++++ Data to use

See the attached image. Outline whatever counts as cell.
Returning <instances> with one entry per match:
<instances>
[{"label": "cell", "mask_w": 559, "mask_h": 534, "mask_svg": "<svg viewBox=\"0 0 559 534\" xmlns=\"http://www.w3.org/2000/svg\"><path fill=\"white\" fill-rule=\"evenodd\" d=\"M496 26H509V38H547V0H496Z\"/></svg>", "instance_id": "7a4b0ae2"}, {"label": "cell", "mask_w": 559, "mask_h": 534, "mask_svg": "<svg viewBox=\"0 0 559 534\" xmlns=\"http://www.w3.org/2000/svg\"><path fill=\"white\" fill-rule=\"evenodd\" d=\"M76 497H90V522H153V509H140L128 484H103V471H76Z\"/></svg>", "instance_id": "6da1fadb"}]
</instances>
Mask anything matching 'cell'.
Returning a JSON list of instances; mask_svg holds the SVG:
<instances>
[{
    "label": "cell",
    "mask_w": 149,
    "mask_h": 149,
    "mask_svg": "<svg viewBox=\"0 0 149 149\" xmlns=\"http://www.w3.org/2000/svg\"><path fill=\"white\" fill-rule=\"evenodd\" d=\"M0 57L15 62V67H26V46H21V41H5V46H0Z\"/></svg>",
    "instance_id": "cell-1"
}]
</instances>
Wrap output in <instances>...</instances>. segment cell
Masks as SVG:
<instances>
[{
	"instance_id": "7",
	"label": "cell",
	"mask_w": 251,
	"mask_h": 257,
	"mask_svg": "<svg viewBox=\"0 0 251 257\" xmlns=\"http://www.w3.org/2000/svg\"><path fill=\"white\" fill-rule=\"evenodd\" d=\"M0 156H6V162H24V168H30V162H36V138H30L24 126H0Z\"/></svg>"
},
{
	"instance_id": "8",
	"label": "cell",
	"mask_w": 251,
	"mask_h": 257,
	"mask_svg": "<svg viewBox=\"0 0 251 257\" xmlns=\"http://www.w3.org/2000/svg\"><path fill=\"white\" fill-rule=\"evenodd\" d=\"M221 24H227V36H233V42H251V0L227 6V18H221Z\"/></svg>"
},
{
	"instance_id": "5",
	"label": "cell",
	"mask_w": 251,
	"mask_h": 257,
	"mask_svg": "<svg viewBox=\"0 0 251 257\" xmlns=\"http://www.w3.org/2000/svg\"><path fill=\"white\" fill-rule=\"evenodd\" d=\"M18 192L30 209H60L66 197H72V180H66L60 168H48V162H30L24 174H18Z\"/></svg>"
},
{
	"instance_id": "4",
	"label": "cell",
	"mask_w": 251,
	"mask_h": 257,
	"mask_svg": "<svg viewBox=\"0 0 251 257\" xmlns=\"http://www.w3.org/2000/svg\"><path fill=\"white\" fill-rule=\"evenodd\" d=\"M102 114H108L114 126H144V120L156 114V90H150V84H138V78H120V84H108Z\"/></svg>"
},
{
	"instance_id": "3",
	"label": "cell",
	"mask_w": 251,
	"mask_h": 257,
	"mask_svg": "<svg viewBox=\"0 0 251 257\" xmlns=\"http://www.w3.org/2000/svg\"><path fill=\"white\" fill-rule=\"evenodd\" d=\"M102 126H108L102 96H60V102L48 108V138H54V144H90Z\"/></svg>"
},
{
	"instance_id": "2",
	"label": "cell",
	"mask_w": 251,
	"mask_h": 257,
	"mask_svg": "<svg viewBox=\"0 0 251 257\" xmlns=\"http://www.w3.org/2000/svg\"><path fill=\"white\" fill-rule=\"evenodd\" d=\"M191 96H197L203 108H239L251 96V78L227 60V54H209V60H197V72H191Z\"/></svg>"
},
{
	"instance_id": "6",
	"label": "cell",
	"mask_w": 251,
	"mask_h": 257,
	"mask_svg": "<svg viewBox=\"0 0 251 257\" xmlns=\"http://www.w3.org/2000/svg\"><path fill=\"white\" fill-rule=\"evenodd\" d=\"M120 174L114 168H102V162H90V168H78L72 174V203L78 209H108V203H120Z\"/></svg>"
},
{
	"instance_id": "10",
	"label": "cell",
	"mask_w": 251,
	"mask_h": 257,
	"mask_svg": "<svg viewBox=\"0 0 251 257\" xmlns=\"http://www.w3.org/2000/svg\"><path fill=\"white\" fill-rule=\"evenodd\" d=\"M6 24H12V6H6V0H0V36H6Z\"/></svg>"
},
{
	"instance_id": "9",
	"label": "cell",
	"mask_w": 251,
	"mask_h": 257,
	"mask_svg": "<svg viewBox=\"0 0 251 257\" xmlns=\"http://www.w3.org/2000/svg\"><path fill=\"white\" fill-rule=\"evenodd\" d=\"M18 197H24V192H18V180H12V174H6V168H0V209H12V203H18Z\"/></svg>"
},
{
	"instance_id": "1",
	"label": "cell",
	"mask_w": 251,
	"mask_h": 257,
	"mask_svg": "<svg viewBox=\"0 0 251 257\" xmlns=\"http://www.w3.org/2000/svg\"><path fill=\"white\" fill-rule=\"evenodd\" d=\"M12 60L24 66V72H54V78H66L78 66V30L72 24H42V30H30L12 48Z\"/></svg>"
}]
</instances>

++++++++

Task instructions
Show every line of the records that contains the string "Returning", matching case exactly.

Output of the task
Returning <instances> with one entry per match:
Returning a JSON list of instances; mask_svg holds the SVG:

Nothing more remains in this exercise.